Il est toujours important de rappeler le cheminement historique qui a précédé une situation de crise. L’audiovisuel est lié en France à l’idée d’un monopole. En 1945, seule la télévision publique a le droit de diffuser librement sur les ondes. Il s’agit alors d’une administration, rattachée au ministère de l’Information. En 1964, une loi transforme cette administration en un établissement public industriel et commercial doté d’un conseil d’administration, avec la création de l’Office de Radio-Télévision Française. En 1974, une nouvelle loi entame une phase de mise en concurrence des chaînes publiques et près de dix ans plus tard, la loi du 29 juillet 1982 déclare que la « communication audiovisuelle est libre ».

Mais le système n’en demeure pas moins extrêmement réglementé et imprégné de la présence de la puissance étatique. Les années suivantes ont été marquées par la course à l’audience, la privatisation politisée et fortement réglementée, ainsi que par l’essor du numérique. Toutes ces étapes n’ont pas renforcé l’audiovisuel public, mais l’ont au contraire transformé en un boulet de plus en plus lourd aux pieds de l’État.

La ministre de la Culture Françoise Nyssen a annoncé le 14 septembre vouloir déconnecter la redevance télé de la détention d’un téléviseur dès 2020. Cette annonce fait suite à l’avis publié en octobre 2017 présenté au nom de la commission des Affaires culturelles et de l’Éducation sur le projet de loi de finances pour 2018, par Frédérique Dumas et Béatrice Piron. Une réforme budgétaire permettrait certes de régler les difficultés financières que connaissent actuellement France Télévisions et autres chaînes publiques. Mais au prix d’une redevance universelle, qui fera payer tout un chacun pour un service qui n’est pas forcément utilisé par tous. Tout cela au détriment des incitations à fournir un service de qualité à un coût acceptable.

Il est vrai qu’actuellement, le visionnage de la télévision se développe de plus en plus en ligne et ne répond plus au critère de la détention d’un téléviseur. L’agence Médiamétrie a d’ailleurs révélé dans une enquête de janvier 2018 que chaque jour, 20,1% des Français de 4 ans et plus qui ne possèdent pas de téléviseur regardent des programmes de télévision sur un ordinateur, un téléphone mobile ou une tablette.

— Énoncé 1 —
Recopiez à l'identique les lignes des enregistrements, à partir de celle qui contient « Which of dark » et jusqu'à la fin des enregistrements.
Le texte et les enregistrements proviennent de sources distinctes.

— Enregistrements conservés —
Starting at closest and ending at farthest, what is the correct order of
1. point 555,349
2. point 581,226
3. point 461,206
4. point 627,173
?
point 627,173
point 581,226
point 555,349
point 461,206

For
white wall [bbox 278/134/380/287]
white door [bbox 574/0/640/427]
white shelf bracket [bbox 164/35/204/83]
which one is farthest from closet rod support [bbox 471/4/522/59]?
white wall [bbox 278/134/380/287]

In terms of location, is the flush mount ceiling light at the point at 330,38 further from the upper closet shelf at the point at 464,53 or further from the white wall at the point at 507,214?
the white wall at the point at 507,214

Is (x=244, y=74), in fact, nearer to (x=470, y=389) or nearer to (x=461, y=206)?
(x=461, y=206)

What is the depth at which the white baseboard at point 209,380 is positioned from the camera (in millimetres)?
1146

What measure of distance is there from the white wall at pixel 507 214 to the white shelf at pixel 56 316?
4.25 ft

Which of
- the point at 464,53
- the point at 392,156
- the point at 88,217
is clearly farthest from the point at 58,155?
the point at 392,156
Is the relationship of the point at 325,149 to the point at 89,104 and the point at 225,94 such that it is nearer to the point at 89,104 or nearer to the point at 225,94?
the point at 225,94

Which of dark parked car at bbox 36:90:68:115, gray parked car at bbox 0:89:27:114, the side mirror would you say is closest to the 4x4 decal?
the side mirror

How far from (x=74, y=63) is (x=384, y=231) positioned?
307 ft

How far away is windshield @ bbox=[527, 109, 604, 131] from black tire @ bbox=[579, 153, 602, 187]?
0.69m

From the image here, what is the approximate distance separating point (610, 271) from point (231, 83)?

— Énoncé 2 —
Reproduisez le passage du texte sur l'audiovisuel public qui commence par « Il est vrai » et se poursuit jusqu'à « ou une tablette. », en remplaçant « téléviseur » par « poste de télévision ».

— Sortie complète 1 —
Which of dark parked car at bbox 36:90:68:115, gray parked car at bbox 0:89:27:114, the side mirror would you say is closest to the 4x4 decal?
the side mirror

How far from (x=74, y=63) is (x=384, y=231) positioned?
307 ft

How far away is windshield @ bbox=[527, 109, 604, 131] from black tire @ bbox=[579, 153, 602, 187]?
0.69m

From the image here, what is the approximate distance separating point (610, 271) from point (231, 83)?

— Sortie complète 2 —
Il est vrai qu’actuellement, le visionnage de la télévision se développe de plus en plus en ligne et ne répond plus au critère de la détention d’un poste de télévision. L’agence Médiamétrie a d’ailleurs révélé dans une enquête de janvier 2018 que chaque jour, 20,1% des Français de 4 ans et plus qui ne possèdent pas de poste de télévision regardent des programmes de télévision sur un ordinateur, un téléphone mobile ou une tablette.